Separately, emerging data from the randomized phase 3 EMN24 IsKia trial (NCT04483739) showed that adding isatuximab to standard KRd therapy (carfilzomib, lenalidomide, and dexamethasone) significantly improved measurable residual disease (MRD) negativity in patients with newly diagnosed multiple myeloma. A total of 302 transplant-eligible patients were randomized to receive either the quadruplet therapy (Isa-KRd) or KRd alone as induction and post-transplant consolidation therapy. MRD negativity occurred in 77% of patients on the quadruplet therapy compared with 67% on KRd alone. The adverse effects reported in the Isa-KRd arm were deemed manageable overall, with the most significant adverse effect being a low white blood cell count.
In a separate indication, isatuximab monotherapy demonstrated promising hematologic response rates with a good safety profile among patients with relapsed/refractory light chain (AL) amyloidosis, according to results of a phase 2 study reported in the journal Blood. In the multicenter, cooperative group study, researchers treated 35 patients with R/R AL amyloidosis. The overall hematologic response rate was 77%, which included a hematologic complete response rate of 6% and very good partial response (VGPR) of 51%. The median time to a response was 1.1 months. A cardiac response was observed among 57% of evaluable patients with cardiac involvement, and the renal response rate was 50% among evaluable patients with renal involvement. The 24-month progression-free survival was 74% and the 24-month overall survival was 85%. There were 23% of patients who developed a grade 3-4 treatment-related adverse event, which included lymphopenia and infusion-related reactions. Two patients who had received prior treatment with daratumumab did not respond to isatuximab.
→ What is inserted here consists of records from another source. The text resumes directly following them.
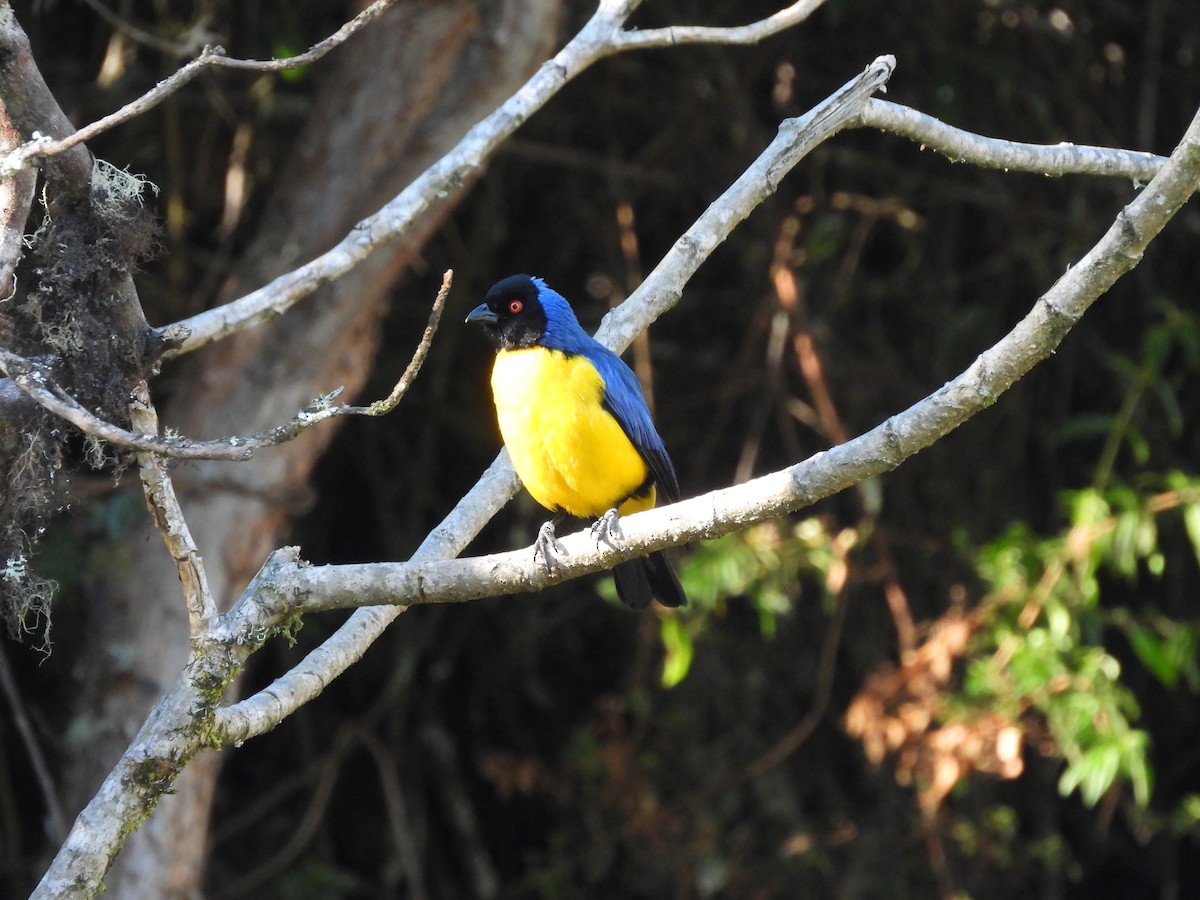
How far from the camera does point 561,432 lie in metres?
3.39

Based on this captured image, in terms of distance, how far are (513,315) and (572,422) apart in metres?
0.50

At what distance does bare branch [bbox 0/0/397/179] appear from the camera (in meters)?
2.29

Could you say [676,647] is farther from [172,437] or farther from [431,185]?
[172,437]

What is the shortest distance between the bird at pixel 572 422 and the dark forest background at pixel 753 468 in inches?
44.2

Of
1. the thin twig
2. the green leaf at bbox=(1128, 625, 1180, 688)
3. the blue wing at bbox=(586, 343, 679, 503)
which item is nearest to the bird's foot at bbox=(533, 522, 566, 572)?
the thin twig

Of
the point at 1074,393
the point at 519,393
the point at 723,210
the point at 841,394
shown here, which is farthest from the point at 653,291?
Result: the point at 1074,393

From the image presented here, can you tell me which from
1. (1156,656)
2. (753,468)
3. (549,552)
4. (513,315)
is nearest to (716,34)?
(513,315)

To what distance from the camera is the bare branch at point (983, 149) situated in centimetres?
308

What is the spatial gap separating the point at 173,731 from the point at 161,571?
90.1 inches

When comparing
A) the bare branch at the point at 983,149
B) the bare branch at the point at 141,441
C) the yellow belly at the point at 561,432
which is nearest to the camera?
the bare branch at the point at 141,441

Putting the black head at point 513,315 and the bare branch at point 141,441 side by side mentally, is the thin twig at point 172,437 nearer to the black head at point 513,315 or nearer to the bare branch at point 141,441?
the bare branch at point 141,441

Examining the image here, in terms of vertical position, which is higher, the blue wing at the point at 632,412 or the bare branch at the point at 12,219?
the bare branch at the point at 12,219

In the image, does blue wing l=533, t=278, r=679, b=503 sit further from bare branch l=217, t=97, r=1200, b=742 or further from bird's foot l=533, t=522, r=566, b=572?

The recommended isatuximab dose is 1,400 mg administered as a subcutaneous injection with the CirCLIQ OBDS or with a syringe and infusion set for manual administration, in combination with the specified regimens. The prescribing information includes warnings and precautions for hypersensitivity and other administration reactions, neutropenia, infections, secondary primary malignancies, laboratory test interference, and embryo-fetal toxicity. Isatuximab received Orphan Drug designation.